Stainless supports verification of certain imperative constructs under some aliasing restrictions. The goal of this project would be to precisely define these restrictions and implement some new analysis that allow more complex cases on non-aliasing.

The Inox solver is targeted towards Scala verification and can verify Scala code through the Stainless frontend. However, using the Inox solver directly can be complicated and unintuitive due to the complexity of constructing the Inox expressions. A new parser is being developed in order to simplify this process. This project should extend this parser to parse complete programs and could form the basis of a new (and faster) Stainless frontend for simple programs.

In the presence of many lemmas and axioms, verification can become bogged down and very slow. However, proving more complex properties requires the definition of more intermediate lemmas. This project should focus on finding good heuristics to enable scalable automated verification in the presence of many lemmas.

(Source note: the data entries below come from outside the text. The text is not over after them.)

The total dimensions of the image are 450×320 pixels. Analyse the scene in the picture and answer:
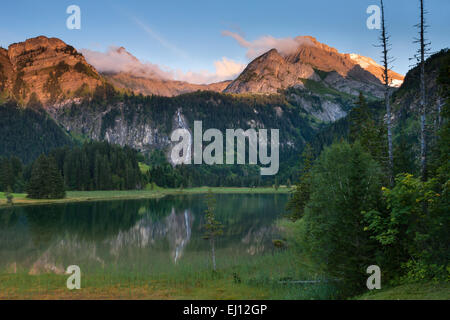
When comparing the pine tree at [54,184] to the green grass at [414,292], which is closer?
the green grass at [414,292]

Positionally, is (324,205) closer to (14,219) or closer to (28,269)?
(28,269)

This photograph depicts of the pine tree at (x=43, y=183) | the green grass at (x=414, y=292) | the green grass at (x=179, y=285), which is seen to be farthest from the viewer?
the pine tree at (x=43, y=183)

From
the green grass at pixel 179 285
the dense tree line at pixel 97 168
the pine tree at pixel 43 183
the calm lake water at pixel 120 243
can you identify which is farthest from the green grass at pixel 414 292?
the dense tree line at pixel 97 168

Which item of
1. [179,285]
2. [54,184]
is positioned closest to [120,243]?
[179,285]

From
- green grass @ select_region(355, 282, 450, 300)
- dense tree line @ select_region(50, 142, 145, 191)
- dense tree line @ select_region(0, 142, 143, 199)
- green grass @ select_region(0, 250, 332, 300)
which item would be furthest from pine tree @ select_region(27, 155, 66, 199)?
green grass @ select_region(355, 282, 450, 300)

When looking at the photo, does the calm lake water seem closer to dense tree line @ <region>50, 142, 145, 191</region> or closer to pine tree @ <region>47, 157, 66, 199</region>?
pine tree @ <region>47, 157, 66, 199</region>

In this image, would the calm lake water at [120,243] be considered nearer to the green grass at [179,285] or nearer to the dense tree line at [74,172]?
the green grass at [179,285]

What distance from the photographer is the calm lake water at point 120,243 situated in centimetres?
3256

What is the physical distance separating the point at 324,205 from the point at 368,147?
2452cm

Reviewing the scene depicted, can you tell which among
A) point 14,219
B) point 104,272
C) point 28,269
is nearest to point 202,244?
point 104,272

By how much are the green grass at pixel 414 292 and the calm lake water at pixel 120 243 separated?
18.1 metres

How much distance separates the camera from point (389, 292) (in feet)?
48.2

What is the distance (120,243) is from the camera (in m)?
45.4

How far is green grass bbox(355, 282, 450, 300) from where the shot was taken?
42.9 ft
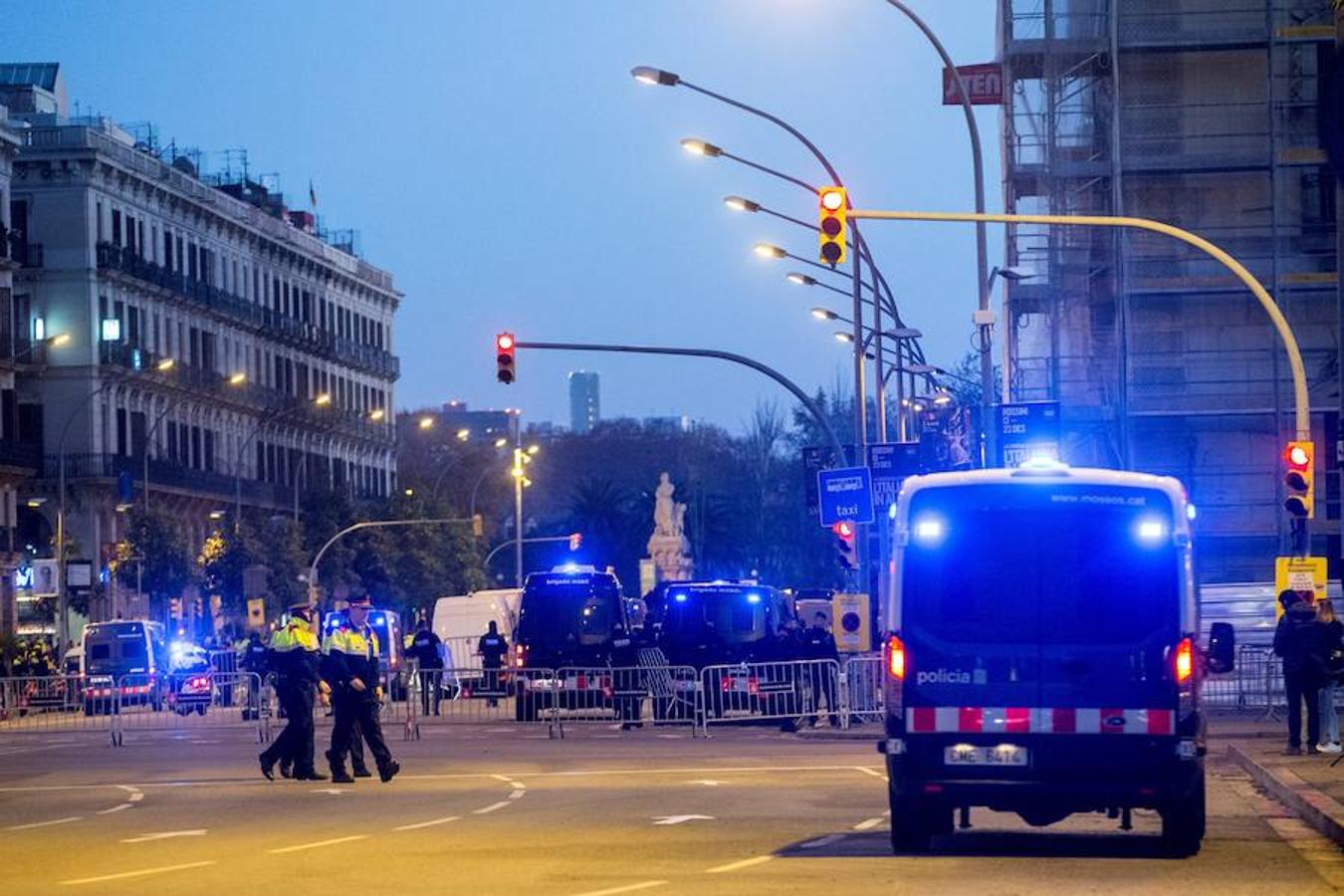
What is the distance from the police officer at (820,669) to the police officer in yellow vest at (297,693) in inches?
431

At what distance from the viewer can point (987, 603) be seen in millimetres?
17047

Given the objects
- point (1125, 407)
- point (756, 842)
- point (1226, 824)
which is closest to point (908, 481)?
point (756, 842)

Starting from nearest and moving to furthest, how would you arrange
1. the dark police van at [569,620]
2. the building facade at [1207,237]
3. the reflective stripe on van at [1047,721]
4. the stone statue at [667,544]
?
the reflective stripe on van at [1047,721] → the dark police van at [569,620] → the building facade at [1207,237] → the stone statue at [667,544]

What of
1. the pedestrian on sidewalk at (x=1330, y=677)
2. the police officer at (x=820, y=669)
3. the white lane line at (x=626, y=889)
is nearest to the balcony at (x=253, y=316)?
the police officer at (x=820, y=669)

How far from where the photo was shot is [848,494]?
41188mm

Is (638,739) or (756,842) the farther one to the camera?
(638,739)

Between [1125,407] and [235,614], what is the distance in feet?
155

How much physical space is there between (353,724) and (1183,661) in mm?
11761

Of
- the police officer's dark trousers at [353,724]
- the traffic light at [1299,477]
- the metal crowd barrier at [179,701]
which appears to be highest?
the traffic light at [1299,477]

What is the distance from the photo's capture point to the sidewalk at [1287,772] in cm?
1981

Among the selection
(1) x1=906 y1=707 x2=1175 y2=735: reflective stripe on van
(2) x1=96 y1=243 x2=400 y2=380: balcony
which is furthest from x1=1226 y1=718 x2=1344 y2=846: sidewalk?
(2) x1=96 y1=243 x2=400 y2=380: balcony

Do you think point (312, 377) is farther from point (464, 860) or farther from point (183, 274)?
point (464, 860)

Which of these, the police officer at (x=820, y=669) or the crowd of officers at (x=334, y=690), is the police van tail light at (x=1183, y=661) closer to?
the crowd of officers at (x=334, y=690)

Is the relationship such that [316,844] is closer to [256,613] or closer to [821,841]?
[821,841]
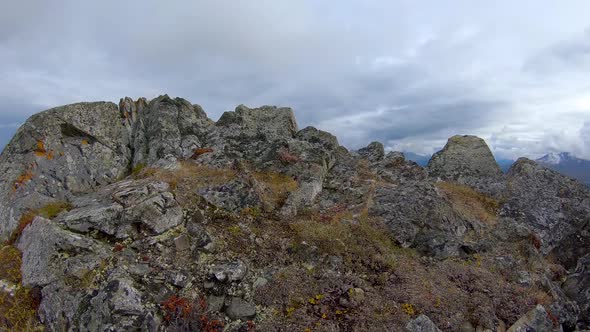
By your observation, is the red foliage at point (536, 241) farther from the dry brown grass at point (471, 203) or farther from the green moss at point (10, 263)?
the green moss at point (10, 263)

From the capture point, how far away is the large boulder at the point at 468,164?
30.2m

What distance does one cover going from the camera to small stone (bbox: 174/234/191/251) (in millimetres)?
15968

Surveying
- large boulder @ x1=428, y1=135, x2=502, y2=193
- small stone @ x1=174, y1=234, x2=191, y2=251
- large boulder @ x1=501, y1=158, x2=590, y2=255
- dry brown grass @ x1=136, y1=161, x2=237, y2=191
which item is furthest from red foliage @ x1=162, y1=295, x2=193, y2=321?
large boulder @ x1=428, y1=135, x2=502, y2=193

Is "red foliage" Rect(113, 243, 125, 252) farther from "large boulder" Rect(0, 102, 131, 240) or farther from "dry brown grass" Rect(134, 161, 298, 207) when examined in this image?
"large boulder" Rect(0, 102, 131, 240)

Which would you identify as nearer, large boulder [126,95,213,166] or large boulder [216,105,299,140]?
large boulder [126,95,213,166]

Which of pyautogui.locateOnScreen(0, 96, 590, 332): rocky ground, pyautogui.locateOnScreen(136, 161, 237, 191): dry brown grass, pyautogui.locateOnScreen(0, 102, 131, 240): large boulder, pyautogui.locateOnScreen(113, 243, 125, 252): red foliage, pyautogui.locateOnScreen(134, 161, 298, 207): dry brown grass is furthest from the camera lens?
pyautogui.locateOnScreen(136, 161, 237, 191): dry brown grass

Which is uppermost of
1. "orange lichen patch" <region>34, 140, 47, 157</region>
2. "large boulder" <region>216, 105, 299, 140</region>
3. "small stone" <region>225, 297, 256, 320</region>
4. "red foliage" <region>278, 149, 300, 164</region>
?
"large boulder" <region>216, 105, 299, 140</region>

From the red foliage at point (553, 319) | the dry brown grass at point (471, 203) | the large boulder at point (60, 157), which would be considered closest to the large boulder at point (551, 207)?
the dry brown grass at point (471, 203)

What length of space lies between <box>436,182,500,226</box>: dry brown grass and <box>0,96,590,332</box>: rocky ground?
188 millimetres

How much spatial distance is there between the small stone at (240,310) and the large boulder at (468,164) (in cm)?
2342

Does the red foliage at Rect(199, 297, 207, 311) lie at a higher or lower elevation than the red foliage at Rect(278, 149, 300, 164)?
lower

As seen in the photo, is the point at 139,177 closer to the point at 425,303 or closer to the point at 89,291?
the point at 89,291

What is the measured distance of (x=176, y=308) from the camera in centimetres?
1284

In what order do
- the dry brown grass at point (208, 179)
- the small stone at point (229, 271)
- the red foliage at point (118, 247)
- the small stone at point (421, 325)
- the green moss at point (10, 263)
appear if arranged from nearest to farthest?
the small stone at point (421, 325), the small stone at point (229, 271), the green moss at point (10, 263), the red foliage at point (118, 247), the dry brown grass at point (208, 179)
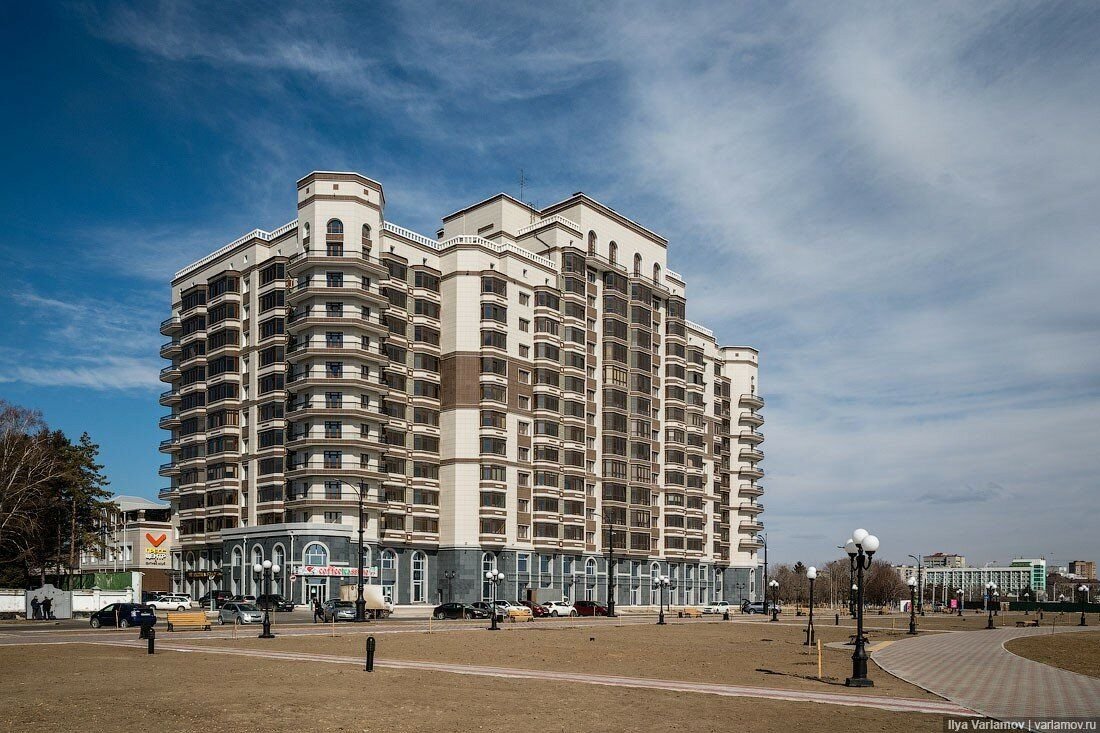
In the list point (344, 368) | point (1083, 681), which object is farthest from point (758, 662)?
point (344, 368)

See http://isabelle.in.tum.de/website-Isabelle2009-1/sledgehammer.html for inspiration.

Another useful direction would consist in supporting certain proof helpers such as because and by that can provide more control over which lemmas are used to prove a property.

The Inox solver is good at finding counterexamples, however this property is not always useful and can be detrimental to verification capabilities of the system. The SMT solvers that underly Inox' reasoning abilities provide support for quantified propositions. The goal of this project would be to provide a (semantic preserving) encoding for the full Inox language using these quantifiers.

As you have seen, constructing even simple inductive proofs in Welder can take a lot of repetitive work. In certain cases, it should be possible to identify proof strategies through formula introspection. The goal of this project is to identify such cases and provide a few automated proof strategies to simplify the verification of these cases.

The full Stainless verification pipeline starts from scratch at each invocation. Building on the recent VS code plugin for dotty https://github.com/smarter/vscode-dotty, provide IDE support for the Stainless system.

Alternatively, ensure the scala compiler plugin upon which Stainless is based can be used in an incremental manner (and an SBT plugin would be nice too!)

Benchmark the Stainless translation pipeline that takes Scala code and transpiles it down to Inox expressions. After identifying the major bottle-necks, consider which optimizations you could propose in the pipeline to improve its performance.

Provide a Javascript frontend for Stainless based on the recent extension with support for Any and complex subtyping.